REQUIRED WORK:
A. Answer these questions about the thread on the convergence of 1 − cos(1/n):
(i) According to the opening post, who originally posed the problem?
(ii) When the Taylor series is used, how many sigma notations does watchmath say there should be?
(iii) What sequence does an anonymous user offer as an example when asking how to find a general term?
B. Extend the thread on the convergence of 1 − cos(1/n), picking up after its final post.

## watchmath 5 years ago Determine the convergence of the series $\sum_{n=1}^\infty 1-\cos(1/n)$ (this is a problem from one of the student here)

1. anonymous

is this open for anyone to answer?

2. watchmath

sure

3. anonymous

i expanded cos(1/n) and rewrote the summand as: $\sum_{n=1}^{\infty}(-1)^{n+1}/(2n)!n^{2n}$ which is an alternating series that is monotone decreasing, so it converges.

4. watchmath

you mean using the Taylor series? then shouldn't we have to sigma notation?

5. watchmath

two sigma notations

6. anonymous

oh yep i made a mistake.

7. anonymous

hey ty for posting it up the question but whats the answer is ∑n=1∞(−1)n+1/(2n)!n2n

8. anonymous

posted by rsvitale

9. watchmath

no, he made a mistake. I'll post the solution if nobody answer this :).

10. toxicsugar22

hi watchmath can u help me after him

11. anonymous

okay lol

12. toxicsugar22

watchmath can u help me

13. anonymous

by the way do you know how to find the general term of a series

14. anonymous

if given something like this 3,6,10,15

15. anonymous

i mean sequence

16. watchmath

you need to try to see the pattern and formulate it in general.

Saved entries
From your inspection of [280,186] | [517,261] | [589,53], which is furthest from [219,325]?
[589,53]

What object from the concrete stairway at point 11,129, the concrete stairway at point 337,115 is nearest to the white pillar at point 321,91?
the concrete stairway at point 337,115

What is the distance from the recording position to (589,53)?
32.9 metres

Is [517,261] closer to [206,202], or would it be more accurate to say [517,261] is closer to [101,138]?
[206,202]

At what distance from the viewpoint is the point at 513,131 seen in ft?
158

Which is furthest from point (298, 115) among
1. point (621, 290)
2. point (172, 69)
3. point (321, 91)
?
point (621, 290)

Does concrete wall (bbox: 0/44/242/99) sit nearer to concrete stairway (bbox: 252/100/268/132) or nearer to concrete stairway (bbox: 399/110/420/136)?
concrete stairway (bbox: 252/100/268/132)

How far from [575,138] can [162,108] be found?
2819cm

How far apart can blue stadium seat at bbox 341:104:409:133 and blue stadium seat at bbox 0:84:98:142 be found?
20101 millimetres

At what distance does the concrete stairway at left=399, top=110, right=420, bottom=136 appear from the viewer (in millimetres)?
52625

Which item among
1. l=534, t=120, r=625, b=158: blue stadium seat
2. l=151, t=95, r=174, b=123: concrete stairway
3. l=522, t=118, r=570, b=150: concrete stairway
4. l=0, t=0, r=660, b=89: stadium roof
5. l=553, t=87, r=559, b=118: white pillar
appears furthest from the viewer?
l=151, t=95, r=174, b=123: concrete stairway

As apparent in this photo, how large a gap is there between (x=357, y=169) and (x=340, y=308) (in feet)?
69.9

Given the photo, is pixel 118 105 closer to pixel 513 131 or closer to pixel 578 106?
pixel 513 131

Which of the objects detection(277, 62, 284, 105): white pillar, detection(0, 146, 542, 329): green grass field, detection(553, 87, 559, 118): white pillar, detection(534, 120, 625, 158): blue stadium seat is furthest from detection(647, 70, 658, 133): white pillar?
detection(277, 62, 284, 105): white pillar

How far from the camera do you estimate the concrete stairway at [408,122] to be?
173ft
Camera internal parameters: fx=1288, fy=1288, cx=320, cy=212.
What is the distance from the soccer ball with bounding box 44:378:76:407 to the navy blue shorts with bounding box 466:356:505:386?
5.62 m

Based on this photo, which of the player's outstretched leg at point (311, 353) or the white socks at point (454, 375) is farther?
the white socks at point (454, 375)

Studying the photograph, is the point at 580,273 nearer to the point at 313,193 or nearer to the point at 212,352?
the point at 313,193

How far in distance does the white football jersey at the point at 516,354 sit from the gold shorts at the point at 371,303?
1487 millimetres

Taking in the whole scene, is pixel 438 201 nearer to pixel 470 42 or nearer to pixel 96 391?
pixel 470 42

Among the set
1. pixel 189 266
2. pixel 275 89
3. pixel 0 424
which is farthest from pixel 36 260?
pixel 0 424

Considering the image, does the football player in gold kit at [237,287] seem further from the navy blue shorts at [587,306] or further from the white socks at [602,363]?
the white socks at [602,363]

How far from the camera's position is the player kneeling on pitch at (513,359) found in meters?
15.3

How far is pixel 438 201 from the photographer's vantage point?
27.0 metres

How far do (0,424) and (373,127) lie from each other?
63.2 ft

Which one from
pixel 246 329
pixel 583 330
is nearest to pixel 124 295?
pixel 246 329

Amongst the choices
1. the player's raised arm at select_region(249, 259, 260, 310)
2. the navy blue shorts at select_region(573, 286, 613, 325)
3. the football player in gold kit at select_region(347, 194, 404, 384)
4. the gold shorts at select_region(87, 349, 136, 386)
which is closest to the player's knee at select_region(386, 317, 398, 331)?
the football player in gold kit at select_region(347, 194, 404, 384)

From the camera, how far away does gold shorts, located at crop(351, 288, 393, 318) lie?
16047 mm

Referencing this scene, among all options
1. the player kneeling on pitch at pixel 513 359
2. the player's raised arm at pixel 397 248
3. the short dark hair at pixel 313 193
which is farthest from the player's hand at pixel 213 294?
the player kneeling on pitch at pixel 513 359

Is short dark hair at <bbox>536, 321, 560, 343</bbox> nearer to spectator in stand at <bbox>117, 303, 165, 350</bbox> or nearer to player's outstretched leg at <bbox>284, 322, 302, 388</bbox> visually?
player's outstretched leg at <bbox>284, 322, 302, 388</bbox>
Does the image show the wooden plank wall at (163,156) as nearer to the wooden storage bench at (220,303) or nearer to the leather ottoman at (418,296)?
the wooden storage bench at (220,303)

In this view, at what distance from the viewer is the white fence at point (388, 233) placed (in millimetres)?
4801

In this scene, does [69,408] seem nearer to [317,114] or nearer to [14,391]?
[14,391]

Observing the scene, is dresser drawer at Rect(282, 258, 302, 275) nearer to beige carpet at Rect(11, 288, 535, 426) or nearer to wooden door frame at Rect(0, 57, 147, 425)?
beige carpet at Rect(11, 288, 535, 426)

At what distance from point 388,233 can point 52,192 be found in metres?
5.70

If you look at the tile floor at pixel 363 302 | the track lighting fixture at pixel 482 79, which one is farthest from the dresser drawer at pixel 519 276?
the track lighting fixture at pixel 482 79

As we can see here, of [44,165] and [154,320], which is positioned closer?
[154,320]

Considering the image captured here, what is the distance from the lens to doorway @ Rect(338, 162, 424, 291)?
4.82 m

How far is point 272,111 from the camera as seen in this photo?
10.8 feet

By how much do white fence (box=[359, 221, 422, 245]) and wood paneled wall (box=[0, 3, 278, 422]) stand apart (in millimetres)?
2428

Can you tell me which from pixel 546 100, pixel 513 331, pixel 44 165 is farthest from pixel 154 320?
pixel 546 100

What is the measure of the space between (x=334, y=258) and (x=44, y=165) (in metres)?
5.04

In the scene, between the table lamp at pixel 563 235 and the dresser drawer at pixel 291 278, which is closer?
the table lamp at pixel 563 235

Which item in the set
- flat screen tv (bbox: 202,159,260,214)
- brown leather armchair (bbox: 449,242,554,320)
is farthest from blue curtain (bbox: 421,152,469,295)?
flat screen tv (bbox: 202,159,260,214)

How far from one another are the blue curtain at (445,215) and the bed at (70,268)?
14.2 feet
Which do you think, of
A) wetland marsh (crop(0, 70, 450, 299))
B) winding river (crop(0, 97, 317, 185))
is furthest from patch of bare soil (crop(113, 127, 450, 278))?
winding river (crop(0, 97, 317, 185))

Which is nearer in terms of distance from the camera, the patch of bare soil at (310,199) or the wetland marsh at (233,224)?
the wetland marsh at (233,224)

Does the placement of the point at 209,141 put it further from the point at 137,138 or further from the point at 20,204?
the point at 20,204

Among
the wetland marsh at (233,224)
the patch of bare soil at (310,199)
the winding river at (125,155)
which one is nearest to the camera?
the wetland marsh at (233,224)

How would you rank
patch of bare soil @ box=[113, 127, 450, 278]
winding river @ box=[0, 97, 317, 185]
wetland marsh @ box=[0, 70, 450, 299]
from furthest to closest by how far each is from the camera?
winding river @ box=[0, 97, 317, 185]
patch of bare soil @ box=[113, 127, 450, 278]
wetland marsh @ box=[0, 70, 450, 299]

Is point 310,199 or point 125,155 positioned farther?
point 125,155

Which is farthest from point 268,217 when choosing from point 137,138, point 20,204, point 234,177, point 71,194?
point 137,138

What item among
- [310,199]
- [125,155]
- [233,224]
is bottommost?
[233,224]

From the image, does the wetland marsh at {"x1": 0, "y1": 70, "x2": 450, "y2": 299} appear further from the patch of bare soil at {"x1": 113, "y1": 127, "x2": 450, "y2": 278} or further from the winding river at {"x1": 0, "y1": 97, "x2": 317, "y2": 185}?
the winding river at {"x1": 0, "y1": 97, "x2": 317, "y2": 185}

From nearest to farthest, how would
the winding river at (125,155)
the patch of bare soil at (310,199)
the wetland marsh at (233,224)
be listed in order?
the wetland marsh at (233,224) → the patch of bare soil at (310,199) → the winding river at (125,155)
---
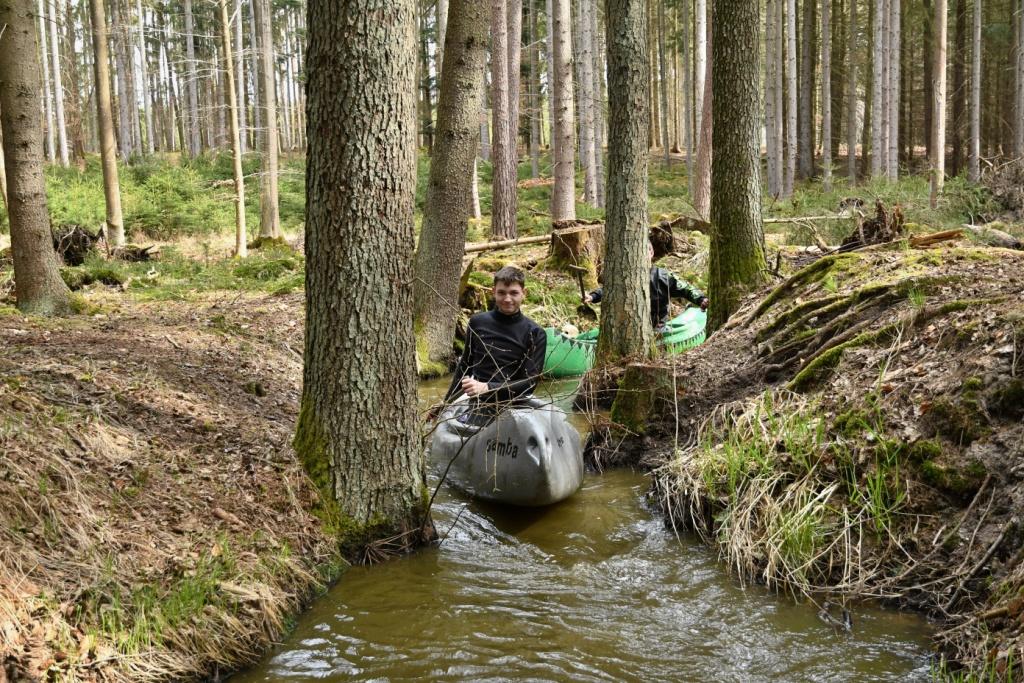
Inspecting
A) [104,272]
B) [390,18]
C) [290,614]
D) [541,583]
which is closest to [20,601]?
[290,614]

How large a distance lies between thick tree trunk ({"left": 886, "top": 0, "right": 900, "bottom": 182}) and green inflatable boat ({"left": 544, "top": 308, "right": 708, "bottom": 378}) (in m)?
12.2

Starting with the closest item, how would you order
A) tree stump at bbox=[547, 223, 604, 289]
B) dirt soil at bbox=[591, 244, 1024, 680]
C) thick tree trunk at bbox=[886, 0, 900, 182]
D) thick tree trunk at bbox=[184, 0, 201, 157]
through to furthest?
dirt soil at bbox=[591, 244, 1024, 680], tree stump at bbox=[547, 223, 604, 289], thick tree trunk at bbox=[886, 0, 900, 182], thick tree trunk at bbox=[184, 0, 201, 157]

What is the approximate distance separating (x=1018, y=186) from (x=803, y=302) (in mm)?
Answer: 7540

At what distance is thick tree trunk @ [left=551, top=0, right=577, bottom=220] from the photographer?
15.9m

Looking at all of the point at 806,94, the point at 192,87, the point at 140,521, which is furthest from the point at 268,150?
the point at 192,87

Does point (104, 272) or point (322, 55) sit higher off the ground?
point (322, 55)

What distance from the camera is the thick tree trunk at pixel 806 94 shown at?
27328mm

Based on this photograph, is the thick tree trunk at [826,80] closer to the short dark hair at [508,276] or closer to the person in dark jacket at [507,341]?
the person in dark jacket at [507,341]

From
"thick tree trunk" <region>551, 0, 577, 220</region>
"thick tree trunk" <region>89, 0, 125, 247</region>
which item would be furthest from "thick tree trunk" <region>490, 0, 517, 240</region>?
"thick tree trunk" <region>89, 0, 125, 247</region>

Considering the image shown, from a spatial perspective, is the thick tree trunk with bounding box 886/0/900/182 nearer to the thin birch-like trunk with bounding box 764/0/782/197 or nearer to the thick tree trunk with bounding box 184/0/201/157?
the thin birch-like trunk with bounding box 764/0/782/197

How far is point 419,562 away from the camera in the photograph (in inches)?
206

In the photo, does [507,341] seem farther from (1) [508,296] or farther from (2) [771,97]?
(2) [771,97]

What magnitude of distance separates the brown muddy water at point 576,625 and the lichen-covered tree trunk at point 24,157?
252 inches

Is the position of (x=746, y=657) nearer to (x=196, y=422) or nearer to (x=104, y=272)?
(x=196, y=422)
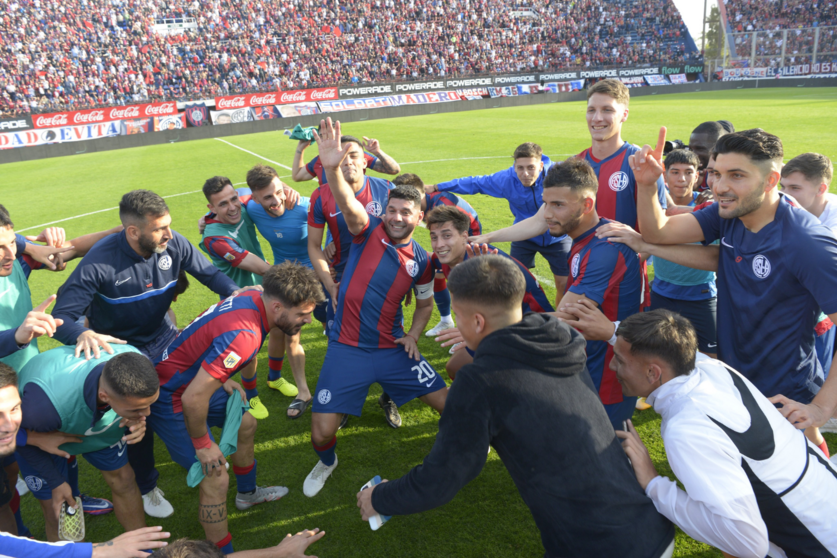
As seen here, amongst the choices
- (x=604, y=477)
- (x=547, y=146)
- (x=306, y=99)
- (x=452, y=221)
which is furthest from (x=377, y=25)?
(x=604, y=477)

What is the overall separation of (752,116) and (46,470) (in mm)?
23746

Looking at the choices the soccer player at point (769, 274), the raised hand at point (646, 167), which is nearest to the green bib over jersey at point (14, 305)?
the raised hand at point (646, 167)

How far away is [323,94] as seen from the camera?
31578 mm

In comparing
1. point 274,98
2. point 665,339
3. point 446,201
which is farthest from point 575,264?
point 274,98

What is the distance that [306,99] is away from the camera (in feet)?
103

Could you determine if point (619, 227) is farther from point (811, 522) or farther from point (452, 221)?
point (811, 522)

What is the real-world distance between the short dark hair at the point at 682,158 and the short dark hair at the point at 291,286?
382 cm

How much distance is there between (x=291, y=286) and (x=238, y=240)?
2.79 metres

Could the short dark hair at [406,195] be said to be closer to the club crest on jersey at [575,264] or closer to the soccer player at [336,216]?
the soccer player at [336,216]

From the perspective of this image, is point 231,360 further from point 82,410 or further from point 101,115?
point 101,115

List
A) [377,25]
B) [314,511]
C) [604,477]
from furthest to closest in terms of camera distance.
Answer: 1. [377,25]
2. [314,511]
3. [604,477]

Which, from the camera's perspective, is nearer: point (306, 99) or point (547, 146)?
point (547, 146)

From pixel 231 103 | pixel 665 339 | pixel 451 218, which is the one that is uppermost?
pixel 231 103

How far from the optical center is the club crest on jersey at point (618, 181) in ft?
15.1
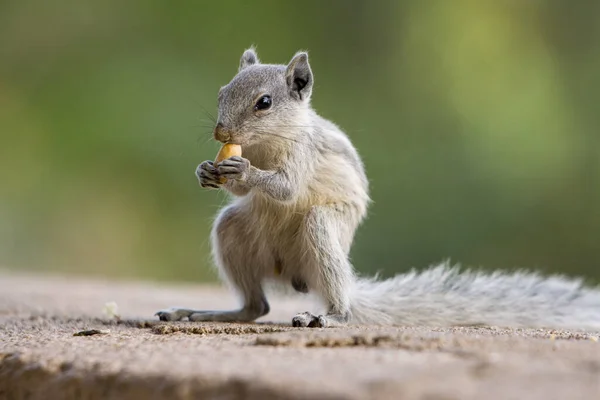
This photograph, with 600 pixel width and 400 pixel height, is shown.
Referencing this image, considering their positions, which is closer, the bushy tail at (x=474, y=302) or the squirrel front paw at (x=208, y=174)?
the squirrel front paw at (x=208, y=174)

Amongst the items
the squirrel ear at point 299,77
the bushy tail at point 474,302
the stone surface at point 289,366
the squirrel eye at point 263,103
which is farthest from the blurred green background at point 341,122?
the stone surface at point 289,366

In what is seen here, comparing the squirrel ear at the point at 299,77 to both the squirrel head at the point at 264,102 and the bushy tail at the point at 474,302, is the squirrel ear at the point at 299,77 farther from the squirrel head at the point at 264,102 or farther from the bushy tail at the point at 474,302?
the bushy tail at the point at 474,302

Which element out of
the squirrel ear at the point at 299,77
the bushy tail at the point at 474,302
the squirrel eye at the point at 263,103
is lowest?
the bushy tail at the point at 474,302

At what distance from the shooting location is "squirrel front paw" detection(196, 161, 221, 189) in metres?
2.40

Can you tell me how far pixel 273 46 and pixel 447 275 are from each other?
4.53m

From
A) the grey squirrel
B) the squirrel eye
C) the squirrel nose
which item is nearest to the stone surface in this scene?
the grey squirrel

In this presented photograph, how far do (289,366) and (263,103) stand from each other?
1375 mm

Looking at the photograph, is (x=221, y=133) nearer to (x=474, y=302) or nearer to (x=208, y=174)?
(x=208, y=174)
* * *
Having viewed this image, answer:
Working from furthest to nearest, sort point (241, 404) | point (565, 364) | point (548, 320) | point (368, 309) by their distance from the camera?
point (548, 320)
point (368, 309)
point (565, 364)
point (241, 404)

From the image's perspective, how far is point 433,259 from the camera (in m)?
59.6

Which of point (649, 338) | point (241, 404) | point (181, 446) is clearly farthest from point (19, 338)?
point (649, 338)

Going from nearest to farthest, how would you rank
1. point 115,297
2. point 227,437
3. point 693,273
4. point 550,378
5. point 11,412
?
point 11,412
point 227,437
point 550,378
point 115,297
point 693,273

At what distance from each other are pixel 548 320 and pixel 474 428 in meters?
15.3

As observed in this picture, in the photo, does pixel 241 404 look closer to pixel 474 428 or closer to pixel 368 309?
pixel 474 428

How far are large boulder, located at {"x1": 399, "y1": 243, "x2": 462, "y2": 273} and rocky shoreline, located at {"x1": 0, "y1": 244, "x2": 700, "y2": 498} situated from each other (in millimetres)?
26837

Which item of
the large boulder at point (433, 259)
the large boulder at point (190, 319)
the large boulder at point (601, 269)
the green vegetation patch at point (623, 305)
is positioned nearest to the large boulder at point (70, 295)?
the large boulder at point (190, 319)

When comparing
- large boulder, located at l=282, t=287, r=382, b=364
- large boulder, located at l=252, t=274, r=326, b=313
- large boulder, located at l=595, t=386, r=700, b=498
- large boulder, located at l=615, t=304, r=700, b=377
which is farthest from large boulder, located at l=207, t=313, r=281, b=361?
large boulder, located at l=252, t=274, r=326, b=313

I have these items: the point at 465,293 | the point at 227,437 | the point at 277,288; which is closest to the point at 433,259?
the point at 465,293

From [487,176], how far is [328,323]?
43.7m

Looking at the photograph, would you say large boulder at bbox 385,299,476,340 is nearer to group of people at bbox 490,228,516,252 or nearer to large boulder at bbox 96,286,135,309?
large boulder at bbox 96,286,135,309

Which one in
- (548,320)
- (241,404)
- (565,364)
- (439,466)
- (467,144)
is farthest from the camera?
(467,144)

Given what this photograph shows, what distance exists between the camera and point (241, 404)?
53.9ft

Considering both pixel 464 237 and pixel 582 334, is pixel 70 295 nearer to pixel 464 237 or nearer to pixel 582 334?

ANSWERS PER TASK:
A.
(i) One of the students on the site.
(ii) Two.
(iii) 3, 6, 10, 15.

B.
17. anonymous

so you basically guess

18. watchmath

No guessing is not the right word for it. It is observing some regularity :).

19. watchmath

Ok, let solve the series problem. By the double angle formula we know that 1- cos(2x)= 2sin^2(x) It follows that $$1-\cos(1/n)=2\sin^2(1/(2n))$$ Recall that for positive x we have $$\sin x < x$$ It follows that $$\sin^2(1/(2n))< (1/(2n) )^2$$ But know the series $$\sum 1/(2n)^2$$ is convergent (p-series with p=2). Hence $$\sum 2\sin^2(1/(2n))$$ is convergent as well :).